The nature of a hedge can vary in different regions. In Cornwall a ‘hedge’ is a low stone wall, sometimes of great age marking a small irregularly shaped field. In Devon it is a high, turfed bank topped by a line of living shrubs. In southwest Ireland hedges of fuchsia line the roadsides, while holly is common in Staffordshire. The open and exposed land of East Anglia has tall shelter belts of pine. Boundaries in the winter flooded Somerset levels are best defined by hedges of osiers (pollarded willow). Sometimes the nature of the crop dictates the style of hedge as in the hop gardens of Kent and Worcestershire or the bulb fields of the Isles of Scilly where tall dense hedges provide shelter.

In addition to the deliberately planted species, the hedgerow will also contain a variety of naturally occurring smaller plants, which provide habitat for many birds, mammals and insects. Hedgerows that are allowed to develop gradually become narrow strips of woodland acting as green corridors, which enable creatures that require cover to migrate across the countryside. They can also fulfil the practical function of helping to prevent soil erosion and water run-off in addition to enhancing the appearance of our rural landscape.

Unfortunately a significant quantity of hedgerow has been lost or damaged, particularly in the 20th century. Increased mechanisation of arable agriculture has led to large-scale removal of many hedgerows over the last 50 years. Ploughing and spraying too close to the base of the hedgerow and by overstocking with animals, which can lead to browsing damage, have also inflicted damage. General neglect and erosion also plays a part but it is the deliberate grubbing out that is most destructive.

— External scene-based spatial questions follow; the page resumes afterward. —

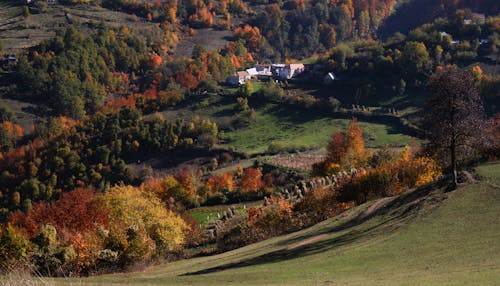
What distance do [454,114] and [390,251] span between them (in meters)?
12.1

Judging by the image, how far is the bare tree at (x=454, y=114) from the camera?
3550 cm

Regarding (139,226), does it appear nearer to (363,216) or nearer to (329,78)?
(363,216)

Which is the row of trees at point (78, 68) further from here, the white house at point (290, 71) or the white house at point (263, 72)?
the white house at point (290, 71)

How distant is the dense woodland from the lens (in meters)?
42.3

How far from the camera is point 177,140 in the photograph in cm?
11481

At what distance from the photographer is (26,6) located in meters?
182

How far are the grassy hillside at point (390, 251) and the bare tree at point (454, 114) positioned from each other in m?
2.88

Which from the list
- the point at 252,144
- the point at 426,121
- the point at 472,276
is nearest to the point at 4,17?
the point at 252,144

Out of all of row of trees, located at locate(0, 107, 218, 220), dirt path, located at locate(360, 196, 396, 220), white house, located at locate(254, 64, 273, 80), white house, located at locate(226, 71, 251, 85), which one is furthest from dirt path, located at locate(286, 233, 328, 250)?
white house, located at locate(254, 64, 273, 80)

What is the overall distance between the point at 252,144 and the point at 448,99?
73369mm

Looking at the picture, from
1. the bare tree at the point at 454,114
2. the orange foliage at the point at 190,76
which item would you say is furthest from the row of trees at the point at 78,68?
the bare tree at the point at 454,114

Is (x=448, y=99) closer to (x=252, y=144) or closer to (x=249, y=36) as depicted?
(x=252, y=144)

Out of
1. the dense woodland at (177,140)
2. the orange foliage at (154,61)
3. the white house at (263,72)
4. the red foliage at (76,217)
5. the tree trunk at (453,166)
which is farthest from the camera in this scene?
the orange foliage at (154,61)

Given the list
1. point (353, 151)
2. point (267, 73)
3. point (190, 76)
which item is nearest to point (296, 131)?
point (353, 151)
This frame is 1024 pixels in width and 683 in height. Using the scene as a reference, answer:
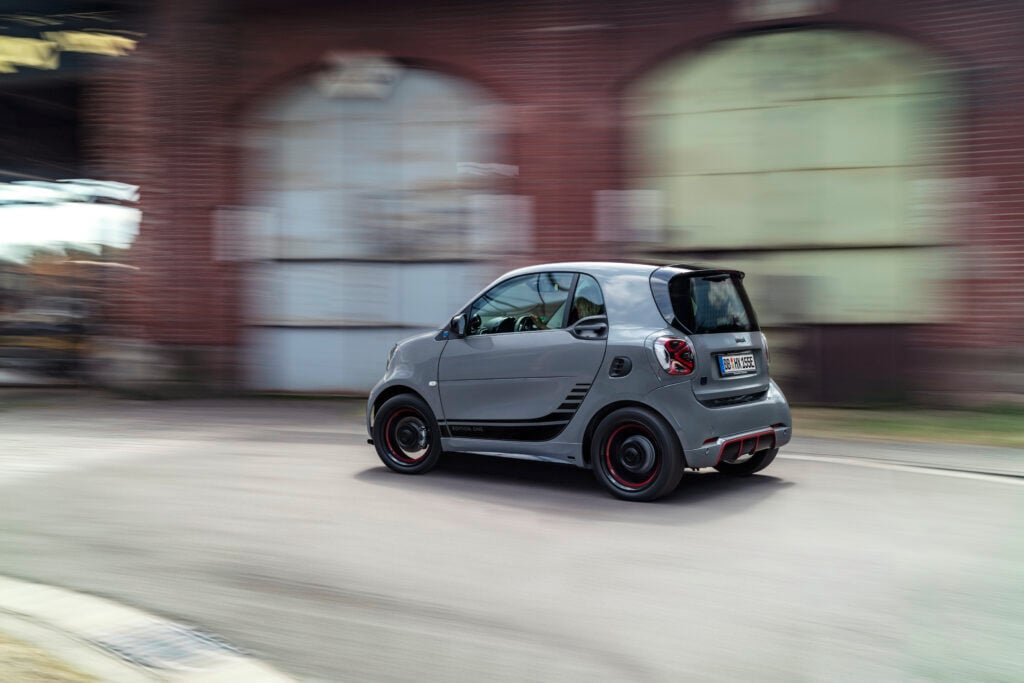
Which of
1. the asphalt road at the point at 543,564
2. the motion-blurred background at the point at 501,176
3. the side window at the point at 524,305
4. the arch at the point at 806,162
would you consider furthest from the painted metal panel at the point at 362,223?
the side window at the point at 524,305

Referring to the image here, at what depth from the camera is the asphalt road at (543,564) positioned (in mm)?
4117

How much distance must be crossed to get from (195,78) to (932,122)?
31.1 ft

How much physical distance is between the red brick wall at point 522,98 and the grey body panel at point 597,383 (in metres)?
5.55

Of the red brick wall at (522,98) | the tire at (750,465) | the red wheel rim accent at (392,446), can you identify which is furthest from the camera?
the red brick wall at (522,98)

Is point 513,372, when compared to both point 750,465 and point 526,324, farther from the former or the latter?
point 750,465

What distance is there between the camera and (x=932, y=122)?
1185 centimetres

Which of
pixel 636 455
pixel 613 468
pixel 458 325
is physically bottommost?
pixel 613 468

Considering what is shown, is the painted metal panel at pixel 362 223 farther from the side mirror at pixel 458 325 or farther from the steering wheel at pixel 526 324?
the steering wheel at pixel 526 324

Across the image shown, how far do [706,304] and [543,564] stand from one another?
2.48m

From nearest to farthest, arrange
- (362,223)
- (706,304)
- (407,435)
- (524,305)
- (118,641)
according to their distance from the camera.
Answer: (118,641) < (706,304) < (524,305) < (407,435) < (362,223)

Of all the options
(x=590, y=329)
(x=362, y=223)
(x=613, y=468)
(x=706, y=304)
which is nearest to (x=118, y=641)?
(x=613, y=468)

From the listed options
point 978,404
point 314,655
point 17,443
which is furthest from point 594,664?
point 978,404

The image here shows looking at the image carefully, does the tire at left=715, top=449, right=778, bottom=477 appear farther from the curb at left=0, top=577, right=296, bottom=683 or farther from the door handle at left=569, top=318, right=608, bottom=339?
the curb at left=0, top=577, right=296, bottom=683

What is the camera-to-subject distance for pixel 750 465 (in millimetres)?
7836
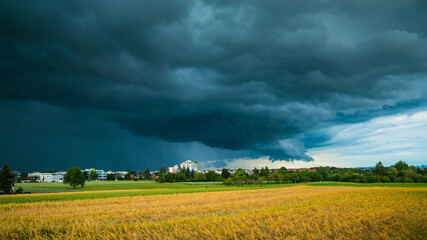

In recent years various wildlife protection organisations have called attention to these detrimental practices and government schemes encourage farmers to maintain and renovate existing hedgerows. Legislation now protects much of our hedgerow and individual trees either for it’s own sake or as habitat for breeding birds or hibernating mammals, and has helped to raise public awareness of the importance and value of our hedgerows.